Preste atenção, ao assistir ao filme, a toda ambientação da prefeitura. São salas e mais salas com pé direito alto, separadas por portas e mais portas. Em muitos desses ambientes há apenas mobílias e, em outros, apenas poltronas que ninguém se senta. Isso é a transposição visual do vazio das ideias, da falta de reflexão, que deve ser estimulada por um conjunto de pessoas, com visões, inclusive dissonantes, porque a vida não é uma sequência de pragmatismos.
Se você procura um filme tipo um chá expresso desses instantâneos em água morna, fuja de Alice e o Prefeito.

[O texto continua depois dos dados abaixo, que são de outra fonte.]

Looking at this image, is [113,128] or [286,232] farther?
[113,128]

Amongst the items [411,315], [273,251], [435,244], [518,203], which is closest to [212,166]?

Mas se você quiser mergulhar nesse universo que reconduz a necessidade de não deixar as ideias morrerem, de paixão pela intelectualidade, de apego quase religioso à reflexão, como um ato de resistência até, encare as sessões de quinta a domingo na sala de cinema do Ordovás.
E se fervilharem muitas ideias, sugiro ainda um bate-papo entre amigos (mesmo aqueles de pensamentos conflitantes) à mesa do Zarabatana Café, sempre um ambiente afável à filosofia nossa de cada dia.
Agende-se
:: O que: Alice e o Prefeito (França, Bélgica/2019), de Nicolas Pariser, com Anaïs Demoustier, Fabrice Luchini, Antoine Reinartz, Léonie Simaga, Nora Hamzawi.
:: Quando: De quinta a domingo, às 19h30min (em cartaz até 10 de outubro)
:: Onde: Sala de cinema Ulisses Geremia (Centro de Cultura Ordovás - Rua Luiz Antunes, 312 - Caxias)
:: Quanto: Ingressos a R$ 5 (meia) e R$ 10.